Stockholm (Ekonamik) – Of the four central banks meeting this week, two cut rates and two kept them on hold. Banxico, the central bank of Mexico, announced it had cut its policy interest rate by 25 bps to 8%. The Bank of Namibia also cut its interest rate to 6.5%. Norway‘s Norges Bank, decided to keep its interest rate on hold at 1.25%. The Bank of Uganda also chose to maintain its policy rate at 10%.
Banxico’s decision was not entirely surprising. As we noted in our preview of this week’s events, a rising number of members of the monetary policy committee had expressed support for cutting rates, the President had endorsed such a move and the slow pace of the economy legitimised this decision.
“As we have mentioned before, the cut had no significant effect on the MXN, as rate cuts were priced-in and as the risk-adjusted carry trade remains among the highest in the emerging market world,” commented Javier Amador, Principal Economist, and Carlos Serrano, Chief Economist at BBVA Research. “In spite of this, we continue to expect an additional 25bp rate cut (to 7.75%) before year-end and 100bp worth of cuts (to 6.75%) by year-end 2020 as they seem to finally come to the view that easing is needed and with inflation falling they now seem to believe more in their own expected inflation path,” they added.
Norges Bank, driven by the general strength of the Norwegian economy is having to slowly review and eventually reverse its planned rate hike path, thus finding itself at the end of the interest rate cutting queue.

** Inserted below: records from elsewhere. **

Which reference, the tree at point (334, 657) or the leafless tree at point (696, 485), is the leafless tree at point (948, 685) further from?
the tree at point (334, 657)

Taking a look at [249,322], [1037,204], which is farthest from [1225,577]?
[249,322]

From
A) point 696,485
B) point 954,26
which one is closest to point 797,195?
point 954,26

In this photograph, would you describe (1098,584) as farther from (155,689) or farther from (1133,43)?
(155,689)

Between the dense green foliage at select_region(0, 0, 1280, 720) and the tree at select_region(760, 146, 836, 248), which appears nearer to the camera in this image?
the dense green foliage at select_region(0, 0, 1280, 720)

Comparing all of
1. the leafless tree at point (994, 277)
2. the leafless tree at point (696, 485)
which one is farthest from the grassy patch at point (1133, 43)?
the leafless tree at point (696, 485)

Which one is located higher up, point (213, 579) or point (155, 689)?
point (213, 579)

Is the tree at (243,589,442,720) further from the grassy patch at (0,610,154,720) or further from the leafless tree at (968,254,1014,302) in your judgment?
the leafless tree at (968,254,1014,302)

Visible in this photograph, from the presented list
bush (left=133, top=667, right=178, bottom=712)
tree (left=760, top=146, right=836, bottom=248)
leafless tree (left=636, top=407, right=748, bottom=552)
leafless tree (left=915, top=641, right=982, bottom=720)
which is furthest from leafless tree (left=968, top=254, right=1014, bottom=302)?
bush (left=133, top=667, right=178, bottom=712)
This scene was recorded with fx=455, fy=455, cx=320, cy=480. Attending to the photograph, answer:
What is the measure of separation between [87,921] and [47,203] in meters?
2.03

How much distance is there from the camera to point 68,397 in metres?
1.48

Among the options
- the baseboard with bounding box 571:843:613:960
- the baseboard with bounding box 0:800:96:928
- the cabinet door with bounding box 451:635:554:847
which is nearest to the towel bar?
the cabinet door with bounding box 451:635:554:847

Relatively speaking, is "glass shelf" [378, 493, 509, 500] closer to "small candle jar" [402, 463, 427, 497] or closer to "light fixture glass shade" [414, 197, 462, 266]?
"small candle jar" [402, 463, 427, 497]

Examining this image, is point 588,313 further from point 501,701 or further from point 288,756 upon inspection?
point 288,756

“Given the deteriorating global outlook, we believe Norges Bank will keep the policy rate unchanged at 1.25% in September,” Kari Due-Andresen, Chief Economist for Norway at Handelsbanken Capital Markets commented regarding the future path of Norges Bank monetary policy. “We also think it will revise down its forecast for the policy rate. The central bank will probably prefer to keep a likelihood for another rate hike in the near term (December or March), but we believe it eventually will have to call it off. The way we see it, the policy rate has reached its peak at 1.25% in this economic cycle.”